Mais rien sur l'ex-sistence du sujet (pour citer Francis Imbert sur la question de l'éthique), sur le devenir de la parole qui délie et qui construit le sujet, rien sur cette discrimination sociale qui consiste à stigmatiser les enfants et les écoles en fonction de ces satanées évaluations nationales qu'on brandit comme des épées à chaque fois qu'on veut avoir raison, ces statistiques qui ne tendent qu'à massifier, uniformiser, rendre conforme… Rien. L'école peut si elle veut. Elle n'a pas à tenir compte de l'environnement social.
Sur l'éthique, on n'a pas bronché. C'est la Loi nous a-t-on dit, les objectifs sont dans la loi d'orientation.
Il nous a été donné en exemple ces douze écoles de ZEP où les résultats aux évaluations CE2 sont meilleurs qu'ailleurs parce que les enseignants sont plus investis, plus soudés, plus stables et qu'ils font plus de français et de maths, beaucoup plus, tout le temps (même si il ne fallait pas oublier quelques activités qui font « plaisir » aux enfants (un peu de sport tout de même et du dessin...)
Mais rien sur le désir ; rien sur le fait qu'ici, en ZEP, la question première reste pour beaucoup d'enfants la question du désir (d'aller à l'école, d'y rester, de lire, d'écrire, d'apprendre, de s'engager)
Il nous a été dit qu'il fallait adopter une attitude positive vis-à-vis de ces quartiers « pas si horribles que ça », « pas si dangereux que ça » et de ces enfants « aussi intelligents qu'en centre ville ». La positive attitude (tiens ! j'ai cru entendre un ministre et une chanteuse pour midinette chanter cela dernièrement…)

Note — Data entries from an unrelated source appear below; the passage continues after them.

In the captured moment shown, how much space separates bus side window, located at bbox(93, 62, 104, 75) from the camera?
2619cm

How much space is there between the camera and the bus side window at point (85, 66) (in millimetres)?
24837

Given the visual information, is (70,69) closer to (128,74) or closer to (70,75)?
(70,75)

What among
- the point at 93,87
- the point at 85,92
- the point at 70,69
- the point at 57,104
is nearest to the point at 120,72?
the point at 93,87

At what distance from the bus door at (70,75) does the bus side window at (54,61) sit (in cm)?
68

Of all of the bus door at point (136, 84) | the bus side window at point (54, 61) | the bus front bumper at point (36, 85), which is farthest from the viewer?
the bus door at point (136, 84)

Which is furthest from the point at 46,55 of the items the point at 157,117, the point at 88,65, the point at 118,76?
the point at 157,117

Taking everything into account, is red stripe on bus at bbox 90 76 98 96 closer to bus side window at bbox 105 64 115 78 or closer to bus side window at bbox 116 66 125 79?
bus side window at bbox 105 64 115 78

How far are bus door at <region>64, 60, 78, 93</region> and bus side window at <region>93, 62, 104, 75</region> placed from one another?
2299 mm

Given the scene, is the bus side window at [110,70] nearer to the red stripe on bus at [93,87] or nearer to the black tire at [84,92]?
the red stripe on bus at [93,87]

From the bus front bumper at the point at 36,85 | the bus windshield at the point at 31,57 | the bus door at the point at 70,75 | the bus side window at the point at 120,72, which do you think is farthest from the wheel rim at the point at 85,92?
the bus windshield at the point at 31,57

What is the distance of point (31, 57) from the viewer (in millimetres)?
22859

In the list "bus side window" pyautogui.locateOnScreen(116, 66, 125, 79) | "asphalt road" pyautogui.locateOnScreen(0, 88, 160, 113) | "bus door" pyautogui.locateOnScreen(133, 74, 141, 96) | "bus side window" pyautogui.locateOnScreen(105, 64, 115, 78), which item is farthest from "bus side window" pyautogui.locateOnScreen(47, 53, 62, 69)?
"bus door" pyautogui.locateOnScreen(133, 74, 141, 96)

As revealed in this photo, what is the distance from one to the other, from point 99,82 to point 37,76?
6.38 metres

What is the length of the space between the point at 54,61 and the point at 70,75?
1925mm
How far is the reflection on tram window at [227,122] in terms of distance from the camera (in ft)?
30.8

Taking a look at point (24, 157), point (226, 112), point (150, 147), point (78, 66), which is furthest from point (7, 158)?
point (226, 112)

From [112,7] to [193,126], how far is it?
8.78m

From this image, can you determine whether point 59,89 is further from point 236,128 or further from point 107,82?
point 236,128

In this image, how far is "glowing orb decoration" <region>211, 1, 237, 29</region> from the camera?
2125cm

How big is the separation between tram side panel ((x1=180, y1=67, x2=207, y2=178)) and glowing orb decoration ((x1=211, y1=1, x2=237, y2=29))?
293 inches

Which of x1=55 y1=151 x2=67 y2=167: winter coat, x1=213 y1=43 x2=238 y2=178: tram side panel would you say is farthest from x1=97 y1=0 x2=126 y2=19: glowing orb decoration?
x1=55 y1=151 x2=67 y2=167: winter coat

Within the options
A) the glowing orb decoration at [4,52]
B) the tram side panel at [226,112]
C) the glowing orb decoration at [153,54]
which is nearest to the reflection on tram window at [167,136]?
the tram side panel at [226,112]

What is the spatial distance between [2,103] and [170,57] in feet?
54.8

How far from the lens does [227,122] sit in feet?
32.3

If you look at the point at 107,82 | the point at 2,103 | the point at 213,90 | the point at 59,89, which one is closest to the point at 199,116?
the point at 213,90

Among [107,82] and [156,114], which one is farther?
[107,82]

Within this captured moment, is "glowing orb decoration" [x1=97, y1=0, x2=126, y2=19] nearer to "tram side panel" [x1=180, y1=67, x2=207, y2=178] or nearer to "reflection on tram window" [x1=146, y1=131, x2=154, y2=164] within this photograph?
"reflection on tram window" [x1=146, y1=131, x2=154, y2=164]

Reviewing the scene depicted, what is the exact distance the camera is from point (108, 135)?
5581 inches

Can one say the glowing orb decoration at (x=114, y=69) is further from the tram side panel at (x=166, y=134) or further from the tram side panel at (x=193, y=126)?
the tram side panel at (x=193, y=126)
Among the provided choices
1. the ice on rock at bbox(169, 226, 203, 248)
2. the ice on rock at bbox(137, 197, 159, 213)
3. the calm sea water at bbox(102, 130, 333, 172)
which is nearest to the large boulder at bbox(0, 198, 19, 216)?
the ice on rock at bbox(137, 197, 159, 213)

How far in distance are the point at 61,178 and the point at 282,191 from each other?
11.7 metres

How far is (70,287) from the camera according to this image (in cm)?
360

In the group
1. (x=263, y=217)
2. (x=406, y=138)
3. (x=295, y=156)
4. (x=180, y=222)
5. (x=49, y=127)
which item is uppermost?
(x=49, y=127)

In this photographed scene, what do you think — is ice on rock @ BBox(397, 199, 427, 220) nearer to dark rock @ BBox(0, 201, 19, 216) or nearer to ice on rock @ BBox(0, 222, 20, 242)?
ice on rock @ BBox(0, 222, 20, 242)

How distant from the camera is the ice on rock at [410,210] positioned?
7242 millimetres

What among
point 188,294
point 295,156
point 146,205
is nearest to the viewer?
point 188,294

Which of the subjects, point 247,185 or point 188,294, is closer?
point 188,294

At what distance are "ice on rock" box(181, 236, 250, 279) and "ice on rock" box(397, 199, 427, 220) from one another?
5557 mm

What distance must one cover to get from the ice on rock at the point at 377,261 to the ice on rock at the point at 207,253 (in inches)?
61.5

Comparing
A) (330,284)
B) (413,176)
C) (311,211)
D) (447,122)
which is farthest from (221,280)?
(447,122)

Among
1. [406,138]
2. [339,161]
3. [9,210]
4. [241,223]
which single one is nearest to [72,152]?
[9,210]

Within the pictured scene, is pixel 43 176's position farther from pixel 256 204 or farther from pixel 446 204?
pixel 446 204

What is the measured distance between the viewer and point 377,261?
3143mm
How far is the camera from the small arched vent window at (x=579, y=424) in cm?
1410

Quelques rires dans la salle, on commençait à comprendre.
Après la pause et le stand RETZ (qui ne faisait pas recette) était prévu un temps de questionnement (petits papiers déposés sur la table et soigneusement triés : un seul a été (é)lu : « Doit-on oublier l'EPS pour autant ? Bien sûr que non cher ami, faisons du sport… »
Et c'est alors qu'une jeune enseignante osa se mettre debout pour dire sa difficulté à faire dans sa classe de maternelle ce qu'elle avait vu faire dans une école d'application du centre ville et que « les objectifs c'était bien beau mais que ce n'était pas toujours possible, en tout cas moi j'ai du mal à en tenir compte, est-ce qu'il faut en tenir compte… »

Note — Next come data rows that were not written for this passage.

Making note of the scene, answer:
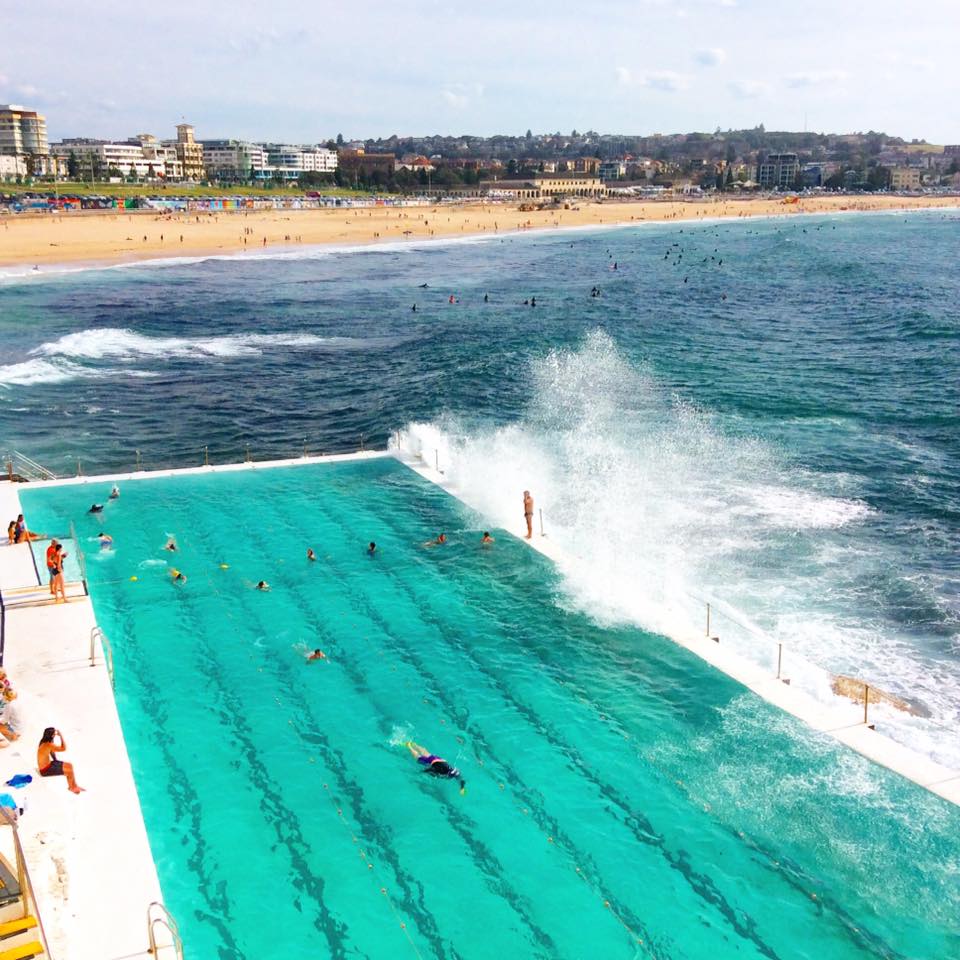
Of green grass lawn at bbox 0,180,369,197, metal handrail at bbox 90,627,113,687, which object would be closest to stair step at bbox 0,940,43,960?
metal handrail at bbox 90,627,113,687

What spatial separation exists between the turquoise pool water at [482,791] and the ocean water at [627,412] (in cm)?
246

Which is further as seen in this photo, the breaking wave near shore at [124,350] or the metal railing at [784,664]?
the breaking wave near shore at [124,350]

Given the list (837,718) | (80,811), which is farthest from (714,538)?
(80,811)

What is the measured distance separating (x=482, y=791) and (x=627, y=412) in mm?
26646

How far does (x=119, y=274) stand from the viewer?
281 ft

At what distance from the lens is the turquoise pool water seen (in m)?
11.8

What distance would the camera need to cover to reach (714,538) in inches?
973

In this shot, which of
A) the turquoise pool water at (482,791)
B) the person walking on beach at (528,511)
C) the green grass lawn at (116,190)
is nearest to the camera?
the turquoise pool water at (482,791)

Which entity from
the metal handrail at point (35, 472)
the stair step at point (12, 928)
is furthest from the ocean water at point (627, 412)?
the stair step at point (12, 928)

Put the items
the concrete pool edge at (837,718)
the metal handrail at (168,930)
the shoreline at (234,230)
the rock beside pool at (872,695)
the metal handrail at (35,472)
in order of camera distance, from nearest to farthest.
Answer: the metal handrail at (168,930)
the concrete pool edge at (837,718)
the rock beside pool at (872,695)
the metal handrail at (35,472)
the shoreline at (234,230)

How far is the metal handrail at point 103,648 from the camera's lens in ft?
55.4

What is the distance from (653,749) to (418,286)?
70.1 meters

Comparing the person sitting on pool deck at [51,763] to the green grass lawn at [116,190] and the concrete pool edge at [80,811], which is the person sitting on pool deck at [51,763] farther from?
the green grass lawn at [116,190]

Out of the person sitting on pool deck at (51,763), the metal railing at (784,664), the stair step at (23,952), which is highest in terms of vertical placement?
the stair step at (23,952)
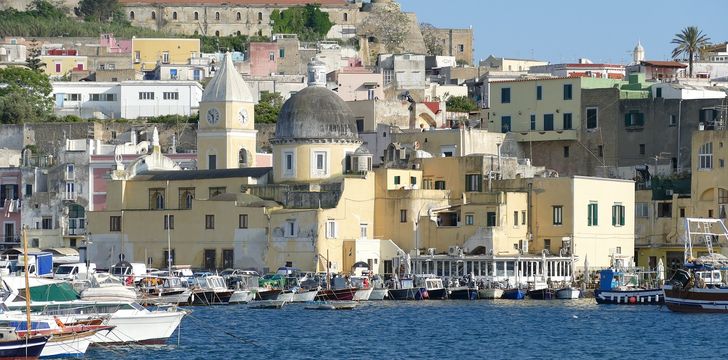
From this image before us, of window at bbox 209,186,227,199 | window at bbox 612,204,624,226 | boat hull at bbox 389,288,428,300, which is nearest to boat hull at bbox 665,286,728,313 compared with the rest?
boat hull at bbox 389,288,428,300

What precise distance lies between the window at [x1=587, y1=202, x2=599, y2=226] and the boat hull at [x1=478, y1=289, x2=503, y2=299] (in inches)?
289

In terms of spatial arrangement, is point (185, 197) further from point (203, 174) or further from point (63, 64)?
point (63, 64)

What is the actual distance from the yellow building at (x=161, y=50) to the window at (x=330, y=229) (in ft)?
178

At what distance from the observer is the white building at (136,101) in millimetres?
126312

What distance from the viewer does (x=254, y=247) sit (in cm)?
9300

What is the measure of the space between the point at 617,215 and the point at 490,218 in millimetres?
7052

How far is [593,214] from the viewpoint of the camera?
93125 millimetres

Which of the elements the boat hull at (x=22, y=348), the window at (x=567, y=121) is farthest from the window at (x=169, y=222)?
the boat hull at (x=22, y=348)

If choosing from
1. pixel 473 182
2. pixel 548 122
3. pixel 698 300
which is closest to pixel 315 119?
pixel 473 182

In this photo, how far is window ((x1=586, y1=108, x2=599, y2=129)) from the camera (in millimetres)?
102688

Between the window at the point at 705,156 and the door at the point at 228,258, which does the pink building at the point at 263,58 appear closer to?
the door at the point at 228,258

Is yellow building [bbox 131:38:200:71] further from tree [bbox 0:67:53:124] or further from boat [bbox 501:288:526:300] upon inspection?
boat [bbox 501:288:526:300]

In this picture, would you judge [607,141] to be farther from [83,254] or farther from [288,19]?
[288,19]

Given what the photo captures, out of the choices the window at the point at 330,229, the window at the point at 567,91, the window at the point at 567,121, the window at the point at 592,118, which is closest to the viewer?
the window at the point at 330,229
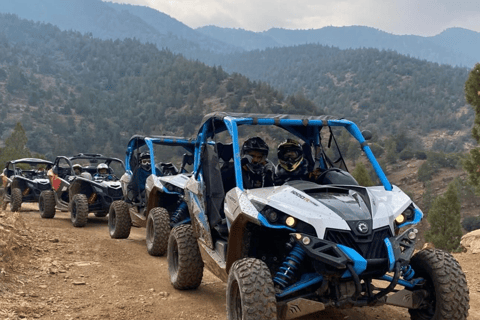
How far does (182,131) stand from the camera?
89.4m

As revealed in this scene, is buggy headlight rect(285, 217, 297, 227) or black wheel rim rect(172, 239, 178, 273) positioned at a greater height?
buggy headlight rect(285, 217, 297, 227)

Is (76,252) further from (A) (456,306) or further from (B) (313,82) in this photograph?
(B) (313,82)

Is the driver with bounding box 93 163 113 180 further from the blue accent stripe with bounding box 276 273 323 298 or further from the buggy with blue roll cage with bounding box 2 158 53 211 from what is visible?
the blue accent stripe with bounding box 276 273 323 298

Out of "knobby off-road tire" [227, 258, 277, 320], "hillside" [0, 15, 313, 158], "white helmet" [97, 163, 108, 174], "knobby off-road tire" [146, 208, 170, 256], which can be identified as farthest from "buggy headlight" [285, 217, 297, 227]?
"hillside" [0, 15, 313, 158]

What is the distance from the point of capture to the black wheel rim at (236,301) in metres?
4.34

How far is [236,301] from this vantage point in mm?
4410

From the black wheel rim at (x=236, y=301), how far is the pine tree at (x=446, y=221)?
88.5ft

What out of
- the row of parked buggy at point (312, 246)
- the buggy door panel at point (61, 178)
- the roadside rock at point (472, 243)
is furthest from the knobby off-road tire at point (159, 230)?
the buggy door panel at point (61, 178)

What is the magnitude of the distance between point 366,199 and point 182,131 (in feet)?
282

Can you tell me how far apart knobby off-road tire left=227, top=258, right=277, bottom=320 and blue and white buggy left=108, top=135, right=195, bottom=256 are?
4.26m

M. C, chercheur, expert en pédagogie, à l'aide de son micro, coupa net la parole à la collègue, tourna en dérision l'interlocutrice, essayant de prendre à partie le public qui ne broncha pas (les enseignants « populaires » ne sont pas aussi dociles que les enseignants « bourgeois »…) et vira rouge de colère. Voyant cela, l'inspectrice en furie (une de ses élèves osait attaquer le vénéré Maître !) se leva pour incendier la collègue et exprimer une rage peu commune à l'encontre de ces enseignants qui ne sont jamais d'accords, qui ne savent que contester et qui feraient mieux de changer de métier. « Je passerai peut-être pour une vieille peau mais, tenez vous le pour dit, je ne lâcherai rien !!! »
Face à nous (comme à l'ancienne école ?) une maîtresse furibonde, un inspecteur sur sa chaire. Face à eux ce fameux public de ZEP, tellement indiscipliné, refusant d'entendre la bonne parole et dont on ne peut rien sortir, avec lequel on ne pourra jamais rien faire.
En tout cas, on a bien rigolé.
Le lendemain, au milieu des immeubles, on était au boulot.